Quantity	Formula	Units
Shannon Entropy	$H(X) = -\sum_x p(x) \log_2 p(x)$	bits
Joint Entropy	$H(X,Y) = -\sum_{x,y} p(x,y) \log_2 p(x,y)$	bits
Conditional Entropy	$H(Y\\|X) = H(X,Y) - H(X)$	bits
Max Entropy	$\log_2 \\|\mathcal{X}\\|$	bits
Information Gain	$IG = H(D) - \sum_v \frac{\\|D_v\\|}{\\|D\\|} H(D_v)$	bits

Relationship to Other Quantities

ℹ️ Entropy as the Foundation

Entropy is the building block for many other information-theoretic quantities:

Mutual Information: $I(X;Y) = H(X) - H(X|Y)$ — measures shared information.
KL Divergence: $D_{KL}(P\|Q) = H(P,Q) - H(P)$ — measures distribution mismatch.
Cross-Entropy: $H(P,Q) = H(P) + D_{KL}(P\|Q)$ — the loss function for classification.
Information Gain: $IG(D,A) = H(D) - H(D|A)$ — used in decision trees.
Perplexity: $\text{PPL} = 2^{H(P,Q)}$ — used in language modeling.

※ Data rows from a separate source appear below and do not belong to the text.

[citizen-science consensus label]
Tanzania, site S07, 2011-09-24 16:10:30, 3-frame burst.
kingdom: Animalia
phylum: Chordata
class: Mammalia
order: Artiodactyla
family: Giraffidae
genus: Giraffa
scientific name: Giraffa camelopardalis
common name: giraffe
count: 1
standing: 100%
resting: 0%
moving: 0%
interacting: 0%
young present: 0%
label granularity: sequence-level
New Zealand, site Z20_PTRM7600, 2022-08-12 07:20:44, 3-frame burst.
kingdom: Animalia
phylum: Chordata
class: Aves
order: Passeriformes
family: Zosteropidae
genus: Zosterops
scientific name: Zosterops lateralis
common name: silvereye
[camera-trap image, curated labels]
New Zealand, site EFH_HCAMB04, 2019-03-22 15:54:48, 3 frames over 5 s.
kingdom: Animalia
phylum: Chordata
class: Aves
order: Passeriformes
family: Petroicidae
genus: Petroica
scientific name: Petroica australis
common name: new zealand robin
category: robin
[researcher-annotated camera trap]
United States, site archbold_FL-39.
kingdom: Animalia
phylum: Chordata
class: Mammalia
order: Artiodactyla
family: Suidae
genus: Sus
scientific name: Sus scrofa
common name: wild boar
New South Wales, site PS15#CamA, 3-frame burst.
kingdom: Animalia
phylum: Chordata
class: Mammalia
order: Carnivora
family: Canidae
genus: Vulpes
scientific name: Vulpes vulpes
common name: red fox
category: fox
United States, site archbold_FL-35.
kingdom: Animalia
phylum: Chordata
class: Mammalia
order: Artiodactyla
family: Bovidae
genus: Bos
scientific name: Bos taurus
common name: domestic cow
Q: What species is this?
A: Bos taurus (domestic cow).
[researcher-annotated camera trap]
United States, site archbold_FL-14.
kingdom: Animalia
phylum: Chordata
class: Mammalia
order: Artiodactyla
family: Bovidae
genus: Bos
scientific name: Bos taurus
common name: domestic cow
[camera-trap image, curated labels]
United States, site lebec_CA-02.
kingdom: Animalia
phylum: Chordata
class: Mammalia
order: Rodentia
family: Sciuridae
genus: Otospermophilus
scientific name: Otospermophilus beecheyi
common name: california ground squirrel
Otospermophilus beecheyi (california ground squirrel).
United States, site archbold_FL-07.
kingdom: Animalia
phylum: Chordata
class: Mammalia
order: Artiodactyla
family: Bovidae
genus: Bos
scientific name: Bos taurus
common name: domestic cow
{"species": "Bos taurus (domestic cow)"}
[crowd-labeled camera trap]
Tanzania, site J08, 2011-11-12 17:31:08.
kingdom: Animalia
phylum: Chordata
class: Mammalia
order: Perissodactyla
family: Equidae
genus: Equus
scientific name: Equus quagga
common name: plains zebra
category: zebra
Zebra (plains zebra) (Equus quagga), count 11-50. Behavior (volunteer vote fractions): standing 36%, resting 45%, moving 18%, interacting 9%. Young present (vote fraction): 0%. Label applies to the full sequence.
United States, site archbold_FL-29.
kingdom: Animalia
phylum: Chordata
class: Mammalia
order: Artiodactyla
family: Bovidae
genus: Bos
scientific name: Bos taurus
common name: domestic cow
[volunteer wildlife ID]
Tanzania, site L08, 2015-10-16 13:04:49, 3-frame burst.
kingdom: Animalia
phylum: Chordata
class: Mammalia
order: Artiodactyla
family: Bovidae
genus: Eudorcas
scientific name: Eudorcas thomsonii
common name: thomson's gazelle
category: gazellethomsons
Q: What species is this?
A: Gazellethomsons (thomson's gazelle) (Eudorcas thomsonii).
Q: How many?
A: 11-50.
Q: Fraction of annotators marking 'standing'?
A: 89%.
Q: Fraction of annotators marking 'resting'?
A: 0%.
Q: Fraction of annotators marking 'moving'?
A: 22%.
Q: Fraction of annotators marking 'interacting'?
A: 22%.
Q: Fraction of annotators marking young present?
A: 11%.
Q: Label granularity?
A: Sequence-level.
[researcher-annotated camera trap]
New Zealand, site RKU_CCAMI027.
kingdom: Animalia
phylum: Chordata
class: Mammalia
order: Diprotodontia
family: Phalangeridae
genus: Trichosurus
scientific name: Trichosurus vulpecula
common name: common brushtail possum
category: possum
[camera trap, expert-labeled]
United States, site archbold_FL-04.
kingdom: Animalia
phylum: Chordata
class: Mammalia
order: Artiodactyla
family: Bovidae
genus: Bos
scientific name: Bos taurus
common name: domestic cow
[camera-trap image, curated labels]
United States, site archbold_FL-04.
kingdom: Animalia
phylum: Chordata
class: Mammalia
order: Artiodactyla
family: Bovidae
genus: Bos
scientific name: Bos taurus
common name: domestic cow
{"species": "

ThData Processing Inequality

If $X \to Y \to Z$ forms a Markov chain, then $H(Z|X) \geq H(Z|Y)$ . Processing data cannot decrease uncertainty about a downstream variable more than the original data already does.

ThStrong Subadditivity

For three random variables $X, Y, Z$ :

H(X, Y, Z) + H(Y) \leq H(X, Y) + H(Y, Z)

This is the information-theoretic analog of the triangle inequality.

ℹ️ Entropy in Physics

In statistical mechanics, entropy $S = k_B \ln W$ measures the number of microstates $W$ consistent with a macrostate. Shannon entropy $H = -\sum p \log p$ generalizes this to arbitrary probability distributions. The connection: Boltzmann entropy is Shannon entropy when all microstates are equally likely.

Common Confusions

ℹ️ Entropy vs Information

Entropy is the expected information content, not the information content of a single event. A single rare event has high information ( $-\log p$ ), but entropy averages over all events weighted by their probabilities.

ℹ️ Entropy vs Randomness

Entropy measures uncertainty, not randomness in the colloquial sense. A fair coin has high entropy (1 bit), while a biased coin ( $p = 0.99$ ) has low entropy (0.08 bits), even though both are "random" in the sense that outcomes are unpredictable.

Cross-References

082 - Mutual Information — $I(X;Y) = H(X) - H(X|Y)$ — measures shared information between variables.
083 - KL Divergence: $D_{KL}(P\|Q) = H(P,Q) - H(P)$ — measures distribution mismatch.
084 - Cross-Entropy — $H(P,Q) = H(P) + D_{KL}(P\|Q)$ — used as loss in classification.
085 - Applications — Information gain in decision trees, feature selection with MI, VAE loss functions.

Summary

📋Key Takeaways

Shannon Entropy: $H(X) = -\sum_{x} p(x) \log_2 p(x)$ measures the average information content (in bits) of a random variable. Higher entropy means more uncertainty and more information per observation.
Entropy Bounds: Entropy is always non-negative $H(X) \geq 0$ , equals 0 for deterministic outcomes, and is maximized at $\log_2 |X|$ when all outcomes are equally likely (uniform distribution).
Conditional Entropy: $H(Y|X) = -\sum_{x,y} p(x,y) \log p(y|x)$ measures remaining uncertainty about $Y$ after observing $X$ . Conditioning reduces entropy: $H(Y|X) \leq H(Y)$ .
Chain Rule: $H(X,Y) = H(X) + H(Y|X)$ . The joint entropy of two variables equals the entropy of $X$ plus the conditional entropy of $Y$ given $X$ . This decomposes complex systems.
Units Matter: Using $\log_2$ gives entropy in bits; using $\ln$ gives nats; using $\log_{10}$ gives bans/hartleys. Bits are standard in information theory and machine learning.
Source Coding Theorem: Shannon proved that the entropy $H(X)$ is the theoretical minimum average number of bits needed to encode messages from a source. No compression scheme can do better.
Practical Application: Entropy drives decision tree splitting (information gain), loss function design (cross-entropy loss in neural networks), compression limits (Shannon's source coding theorem), and feature selection in ML pipelines.